Dominey must have demanded money again. The cash register was still open. Faraday watched the Chinese shake his head and push the drawer shut. Dominey bent to the dog and let it off the chain. The dog hurled itself at the Chinese, who did his best to fight it off. Faraday slowed the action. Had the dog jumped any higher the Chinese would have been in real trouble but as it was the damage was bad enough. Clamped to the man’s thigh, its legs flailing, the pit bull shook its massive head left and right, tearing at the flesh. Blood began to pump through tears in the cloth of the trousers while the kids looked on, laughing.
Then, from nowhere, a thin figure in a pair of blue track bottoms appeared. He was a Chinese from the kitchen. Naked above the waist, he was holding a meat cleaver. He pulled hard on the dog’s back legs before bringing the cleaver down across the back of the animal’s neck. It was a beautiful blow, perfectly judged, and the sharpness of the glittering blade neatly severed the pit bull’s head from its body. Nobody moved. Not even the owner. Then one of the other kids, Casey Milligan, pulled a knife and lunged at the half-naked Chinese across the counter.
By now, a couple of the diners were making for the door to the street but they were too late. Another Chinese had decided to surprise the kids. He must have raced round from the rear entrance. He pushed in through the front door, locked it, and plunged into the melee around the counter. Faraday saw his arm rising and falling. He had a long kitchen knife and knew exactly how to use it. A couple of the diners, unaware that the dog was no longer a threat, had climbed onto their tables.

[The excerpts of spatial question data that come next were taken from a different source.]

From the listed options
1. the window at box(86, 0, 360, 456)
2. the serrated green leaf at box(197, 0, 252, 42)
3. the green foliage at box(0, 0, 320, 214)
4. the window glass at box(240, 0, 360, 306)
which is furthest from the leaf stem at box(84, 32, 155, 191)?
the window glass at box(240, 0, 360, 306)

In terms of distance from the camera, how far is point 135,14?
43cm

Faraday paused the action. He’d lost track of the developing pattern of the fight. Yet another Chinese had emerged from the kitchen. He too was armed with a knife, holding the kids at bay while he helped
his limping boss to safety. His face, frozen on the screen, told its own story. Hatred, Faraday thought. Salted with an implacable desire for revenge.

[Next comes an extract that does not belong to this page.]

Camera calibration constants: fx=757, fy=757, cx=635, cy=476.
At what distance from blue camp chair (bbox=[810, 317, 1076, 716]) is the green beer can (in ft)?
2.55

His finger found the Play button and the carnage resumed. Dominey was lying behind the counter, blood pouring from a wound in his chest. McMurdo was on his knees, begging for mercy. Only Casey Milligan and the girl Roxanne were left standing. Milligan, braver than the rest, tried to go to McMurdo’s aid, slashing at thin air with what looked like a sheath knife, big showy widescreen moves. The bare-chested Chinese let him come, chose his moment, then drove the cleaver deep into his face. Milligan’s mouth dropped open. He doubtless screamed. Then he fell, clutching the gaping wound in his cheek, his hand scarlet with his own blood. The Chinese struck again, taking him in the throat this time before stepping back and eyeballing the girl.
The fight was over. Faraday, in a moment that would stay with him forever, stopped the action a second time, knowing he was glad. Not that the violence was over. But because people, at last, were taking a stand. A week ago Jeanette Morrissey had killed Kyle Munday. Now this.
Chapter fourteen
SATURDAY, 24 MAY 2008. 19.34
It was early evening before Winter got through to Mackenzie. His mobile had been on divert for hours. Now Bazza picked up on his landline.
‘Been out with Marie, mush. Spot of shopping.’
‘Somewhere nice, I hope.’
‘Salisbury. She loves it there. Can’t get enough of the place. You know what? Give her half a chance and we’d start looking for a house.’
He sounded relaxed and cheerful, the spat in the gym forgotten. They’d probably toured the shops together, had a cosy lunch, buried their differences with a decent bottle of wine. Winter was about to change all that.